Ricardo Barbosa

Autor: Comunidade, uma qualidade do coração
A palavra comunidade tem várias conotações, algumas positivas, outras negativas. É a comunidade que nos leva a experimentar a segurança do pertencimento, a compartilhar a mesa, a estabelecer alvos comuns, viver alegres celebrações e usufruir do amor carinhoso e perdão dos irmãos e irmãs. Porém, é também na comunidade que sofremos a dor do sectarismo, dos grupos fechados, do isolamento, da intolerância e incompreensão, do perdão negociado, das frustrações afetivas.

Todos nós temos expectativas distintas do que é uma comunidade e do que significa viver em comunidade. O mesmo espaço comunitário pode representar alegria e esperança para uns e aflição e frustração para outros. No entanto, tenho observado que ser comunidade é, antes de tudo, uma qualidade do coração. Ela nasce e cresce primeiro em nós, é fortalecida pela consciência de que vivemos, não para nós mesmos, mas para os outros. Ela é o fruto da nossa capacidade de fazer do interesse dos outros, algo mais importante do que os nossos próprios interesses. A questão, porém não é: como podemos criar uma boa comunidade, mas, como podemos desenvolver e nutrir corações mais dadivosos?

Muitas vezes, nos iludimos em pensar que podemos encontrar uma boa comunidade considerando apenas os programas e as atividades que ela organiza e a forma como podemos entrar e participar destas atividades. Porém, cedo ou tarde, descobriremos que aquilo não é bem a comunidade que precisamos. A comunidade nasce quando as pessoas aprendem a repartir suas vidas umas com as outras, quando se importam umas com as outras. A artificialidade faz com que a comunidade exista apenas nos momentos em que seus programas mantém seus membros entretidos. Uma vez que cessa o barulho e a agitação, as pessoas se perdem no vazio de sua solidão. A experiência comunitária é aquela que nos leva a aproximar do outro pelo que ele é e não pelo que faz ou possui. É uma disposição do coração.
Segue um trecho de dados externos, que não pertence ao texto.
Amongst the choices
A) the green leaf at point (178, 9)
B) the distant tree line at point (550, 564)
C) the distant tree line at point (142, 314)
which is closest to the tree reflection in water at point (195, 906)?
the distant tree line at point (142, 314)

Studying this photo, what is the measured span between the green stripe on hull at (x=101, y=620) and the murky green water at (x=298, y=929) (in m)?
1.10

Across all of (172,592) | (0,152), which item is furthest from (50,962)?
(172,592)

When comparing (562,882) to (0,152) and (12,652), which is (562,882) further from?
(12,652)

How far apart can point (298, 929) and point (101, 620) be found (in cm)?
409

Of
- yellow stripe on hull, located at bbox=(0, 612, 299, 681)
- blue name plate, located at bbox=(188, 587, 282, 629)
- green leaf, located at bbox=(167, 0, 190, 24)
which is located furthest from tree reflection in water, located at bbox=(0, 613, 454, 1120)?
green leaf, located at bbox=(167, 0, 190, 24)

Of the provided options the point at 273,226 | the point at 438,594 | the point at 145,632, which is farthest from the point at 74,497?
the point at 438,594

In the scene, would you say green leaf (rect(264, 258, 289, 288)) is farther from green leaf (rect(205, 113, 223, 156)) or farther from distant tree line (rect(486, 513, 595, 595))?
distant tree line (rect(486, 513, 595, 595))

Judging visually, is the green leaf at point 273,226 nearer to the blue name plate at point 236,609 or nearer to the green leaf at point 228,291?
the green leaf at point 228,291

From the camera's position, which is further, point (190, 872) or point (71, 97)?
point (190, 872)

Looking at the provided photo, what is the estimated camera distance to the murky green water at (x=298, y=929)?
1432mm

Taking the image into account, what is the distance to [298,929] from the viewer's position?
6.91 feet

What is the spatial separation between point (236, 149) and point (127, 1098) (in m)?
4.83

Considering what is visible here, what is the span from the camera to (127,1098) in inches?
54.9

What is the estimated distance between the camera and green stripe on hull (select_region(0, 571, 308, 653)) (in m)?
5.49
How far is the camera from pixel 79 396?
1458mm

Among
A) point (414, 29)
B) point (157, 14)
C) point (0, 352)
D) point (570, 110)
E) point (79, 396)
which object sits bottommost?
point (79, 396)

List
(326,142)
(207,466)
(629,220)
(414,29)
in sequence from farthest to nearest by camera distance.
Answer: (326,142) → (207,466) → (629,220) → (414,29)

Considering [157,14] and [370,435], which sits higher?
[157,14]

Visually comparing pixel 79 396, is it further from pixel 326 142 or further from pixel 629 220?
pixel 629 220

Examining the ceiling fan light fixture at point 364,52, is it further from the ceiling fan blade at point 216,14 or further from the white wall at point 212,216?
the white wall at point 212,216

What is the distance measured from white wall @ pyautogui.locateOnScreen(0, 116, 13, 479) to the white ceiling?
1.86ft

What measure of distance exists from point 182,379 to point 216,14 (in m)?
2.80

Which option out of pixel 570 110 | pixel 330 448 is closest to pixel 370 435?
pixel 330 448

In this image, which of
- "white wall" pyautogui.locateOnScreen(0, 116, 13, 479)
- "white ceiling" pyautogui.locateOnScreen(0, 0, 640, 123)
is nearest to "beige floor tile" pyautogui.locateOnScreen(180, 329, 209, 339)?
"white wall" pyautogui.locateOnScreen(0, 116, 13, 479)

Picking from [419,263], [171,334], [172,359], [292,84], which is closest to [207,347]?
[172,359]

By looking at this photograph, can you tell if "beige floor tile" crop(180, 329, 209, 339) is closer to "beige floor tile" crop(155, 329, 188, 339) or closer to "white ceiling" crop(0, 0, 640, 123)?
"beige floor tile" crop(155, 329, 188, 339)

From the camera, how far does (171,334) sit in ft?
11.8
O Rubem Alves conta uma pequena estória que nos ajuda a compreender a natureza da comunhão. Trata-se de uma lenda oriental que diz: “Havia uma árvore solitária que se via no alto da montanha. Não tinha sido sempre assim. Em tempos passados a montanha estivera coberta de árvores maravilhosas, altas e esguias, que os lenhadores cortaram e venderam. Mas, aquela árvore era torta, não podia ser transformada em tábuas. Inútil para os seus propósitos, os lenhadores a deixaram lá. Depois vieram os caçadores de essências em busca de madeiras perfumadas. Mas, a árvore torta, por não ter cheiro algum, foi desprezada e lá ficou. Por ser inútil, sobreviveu. Hoje ela está sozinha na montanha. Os viajantes se assentam sob a sua sombra e descansam. Um amigo é como aquela árvore. Vive de sua inutilidade. Pode até ser útil eventualmente, mas não é isto que o torna um amigo. Sua inútil e fiel presença silenciosa torna a nossa solidão uma experiência de comunhão. Diante do amigo sabemos que não estamos sós. E alegria maior não pode existir.”